Thomas Hobbes, one of the most important figures in the history of political philosophy, is still widely regarded as a predominantly secular thinker. Yet a great deal of his political thought was motivated by the need to address problems of a distinctively religious nature. This is the first collection of essays dedicated to the complex and rich intersections between Hobbes's political and religious thought. Written by experts in the field, the volume opens up new
directions for thinking about his treatment of religion as a political phenomenon and the political dimensions of his engagement with Christian doctrines and their history. The chapters investigate his strategies for showing how his provocative political positions could be accepted by different
religious audiences for whom fidelity to religious texts was of crucial importance, while also considering the legacy of his ideas and examining their relevance for contemporary concerns. Some chapters do so by pursuing mainly historical inquiries about the motives and circumstances of Hobbes's writings, while others reconstruct the logic of his arguments and test their philosophical coherence.
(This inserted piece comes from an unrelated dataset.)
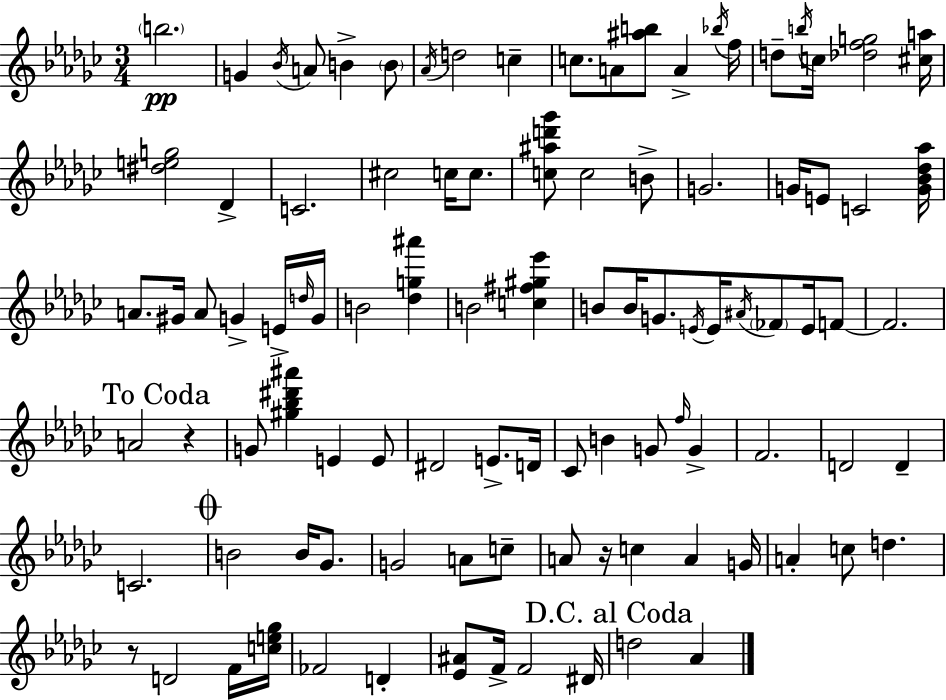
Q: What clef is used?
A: treble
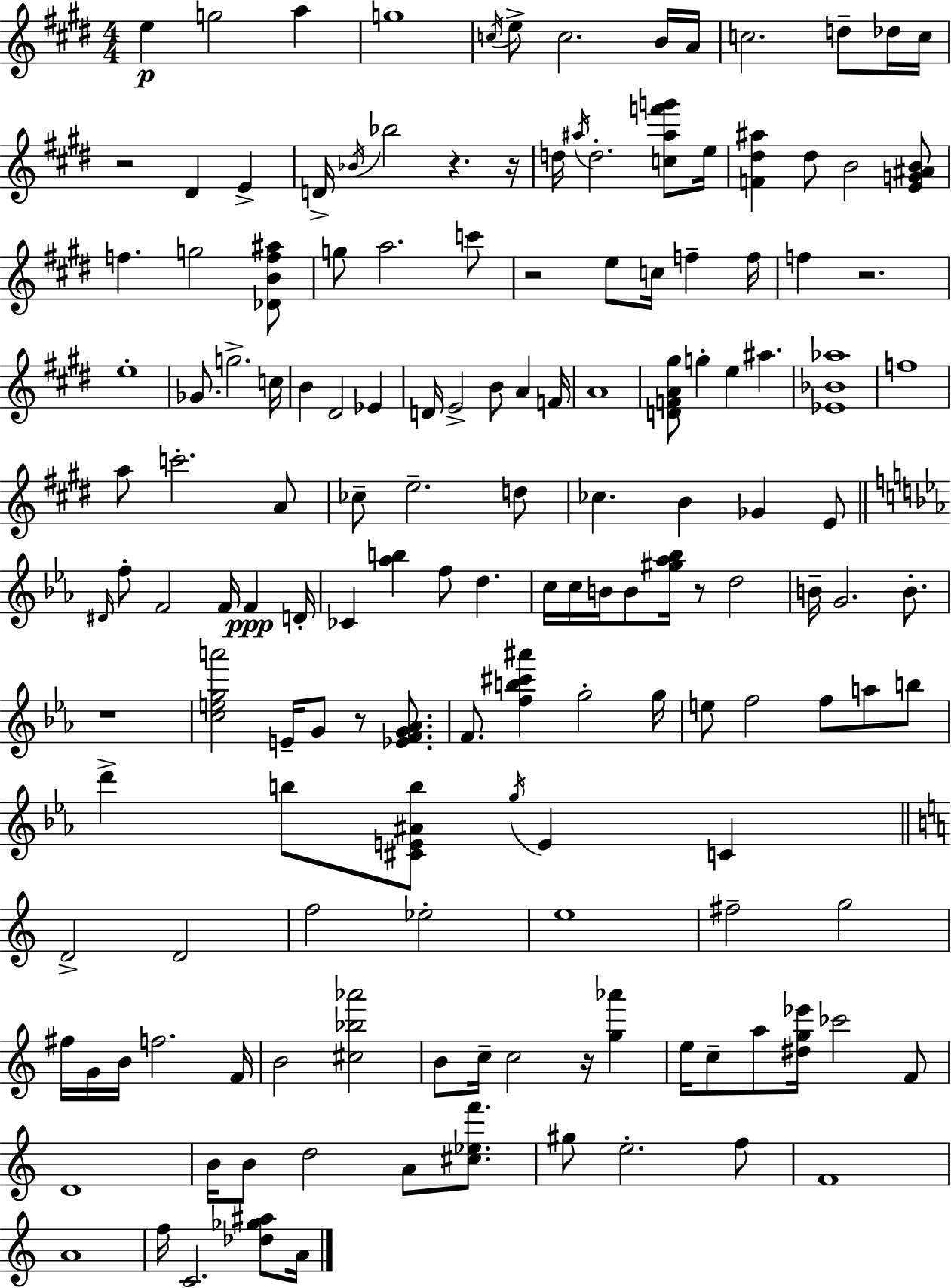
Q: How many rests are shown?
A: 9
They thus offer wide-ranging and sometimes conflicting assessments of Hobbes's ideas, yet they all
demonstrate how closely intertwined his political and religious preoccupations are and thereby showcase how this perspective can help us to better understand his thought.
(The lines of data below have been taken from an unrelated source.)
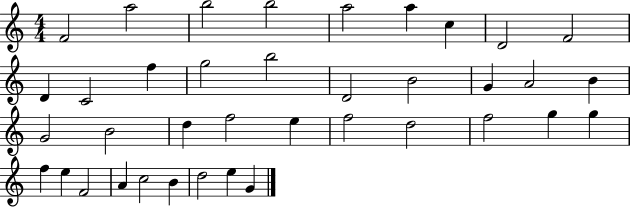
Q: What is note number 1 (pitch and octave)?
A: F4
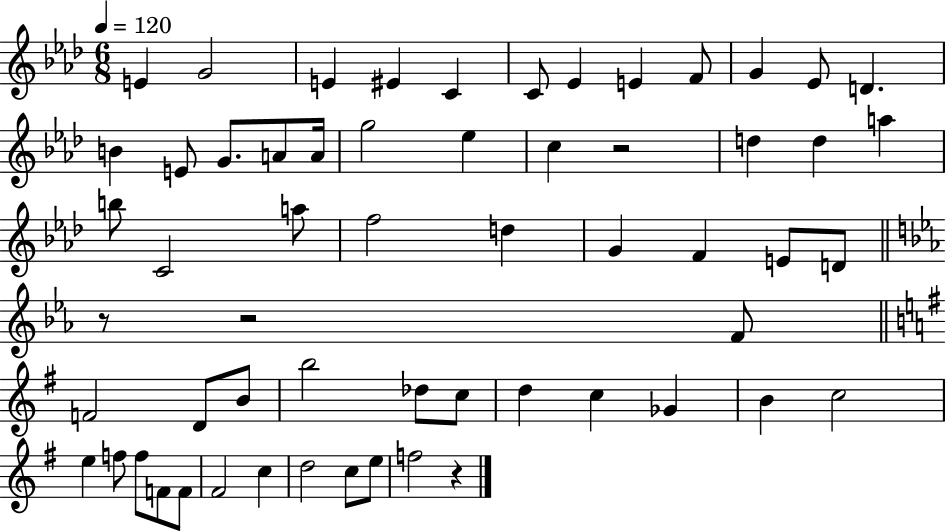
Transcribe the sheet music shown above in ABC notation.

X:1
T:Untitled
M:6/8
L:1/4
K:Ab
E G2 E ^E C C/2 _E E F/2 G _E/2 D B E/2 G/2 A/2 A/4 g2 _e c z2 d d a b/2 C2 a/2 f2 d G F E/2 D/2 z/2 z2 F/2 F2 D/2 B/2 b2 _d/2 c/2 d c _G B c2 e f/2 f/2 F/2 F/2 ^F2 c d2 c/2 e/2 f2 z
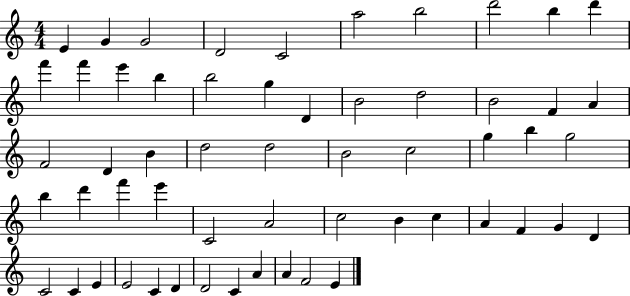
{
  \clef treble
  \numericTimeSignature
  \time 4/4
  \key c \major
  e'4 g'4 g'2 | d'2 c'2 | a''2 b''2 | d'''2 b''4 d'''4 | \break f'''4 f'''4 e'''4 b''4 | b''2 g''4 d'4 | b'2 d''2 | b'2 f'4 a'4 | \break f'2 d'4 b'4 | d''2 d''2 | b'2 c''2 | g''4 b''4 g''2 | \break b''4 d'''4 f'''4 e'''4 | c'2 a'2 | c''2 b'4 c''4 | a'4 f'4 g'4 d'4 | \break c'2 c'4 e'4 | e'2 c'4 d'4 | d'2 c'4 a'4 | a'4 f'2 e'4 | \break \bar "|."
}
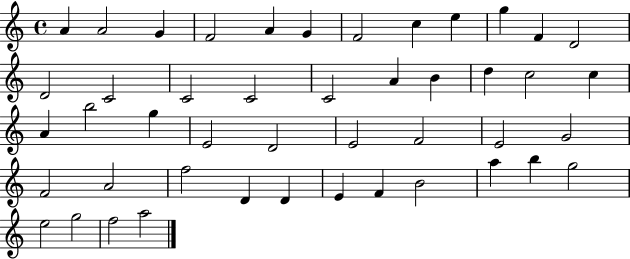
A4/q A4/h G4/q F4/h A4/q G4/q F4/h C5/q E5/q G5/q F4/q D4/h D4/h C4/h C4/h C4/h C4/h A4/q B4/q D5/q C5/h C5/q A4/q B5/h G5/q E4/h D4/h E4/h F4/h E4/h G4/h F4/h A4/h F5/h D4/q D4/q E4/q F4/q B4/h A5/q B5/q G5/h E5/h G5/h F5/h A5/h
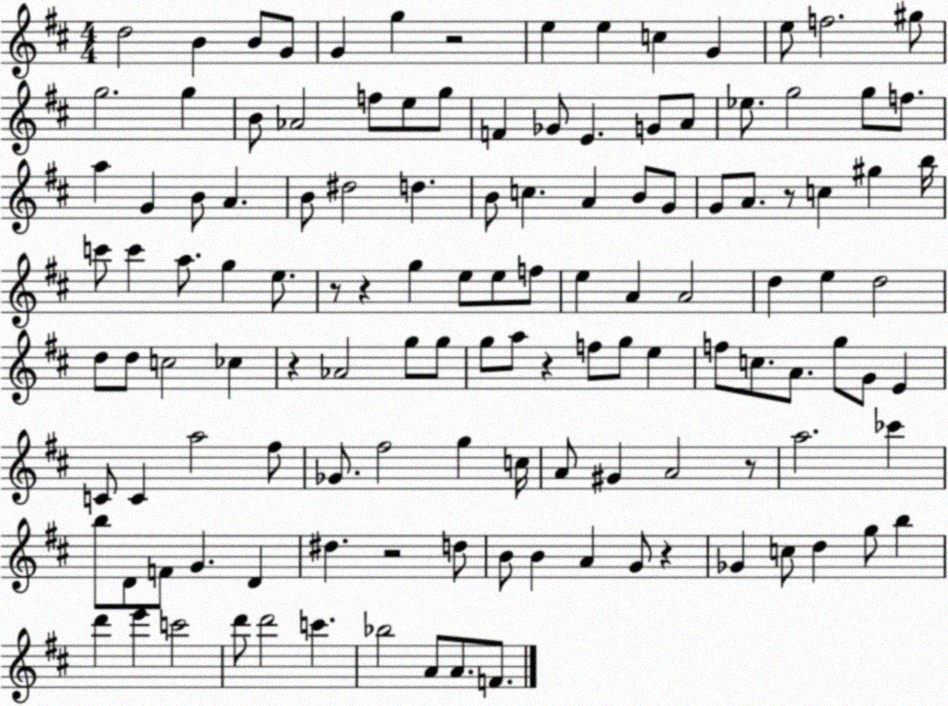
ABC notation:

X:1
T:Untitled
M:4/4
L:1/4
K:D
d2 B B/2 G/2 G g z2 e e c G e/2 f2 ^g/2 g2 g B/2 _A2 f/2 e/2 g/2 F _G/2 E G/2 A/2 _e/2 g2 g/2 f/2 a G B/2 A B/2 ^d2 d B/2 c A B/2 G/2 G/2 A/2 z/2 c ^g b/4 c'/2 c' a/2 g e/2 z/2 z g e/2 e/2 f/2 e A A2 d e d2 d/2 d/2 c2 _c z _A2 g/2 g/2 g/2 a/2 z f/2 g/2 e f/2 c/2 A/2 g/2 G/2 E C/2 C a2 ^f/2 _G/2 ^f2 g c/4 A/2 ^G A2 z/2 a2 _c' b/2 D/2 F/2 G D ^d z2 d/2 B/2 B A G/2 z _G c/2 d g/2 b d' e' c'2 d'/2 d'2 c' _b2 A/2 A/2 F/2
Laurens van Apeldoorn is Assistant Professor of Philosophy and a member of the Centre for Political Philosophy at Leiden University, the Netherlands. He has held visiting appointments at the University of Toronto, the University of Montreal, King's College London, and the University of Leuven. His research has appeared in journals including Archiv fur Geschichte der Philosophie, History of European Ideas, and Hobbes Studies. Robin Douglass is Senior Lecturer in Political Theory in the Department of Political Economy, King's College London. Before arriving at King's, he studied at the Universities of York and Exeter. His research focuses on seventeenth- and eighteenth- century political philosophy. He is the author of Rousseau and Hobbes: Nature, Free Will, and the Passions (2015) and has recently published articles in journals including the American Journal of Political Science, History of Political Thought, European Journal of Political Theory, and The Review of Politics.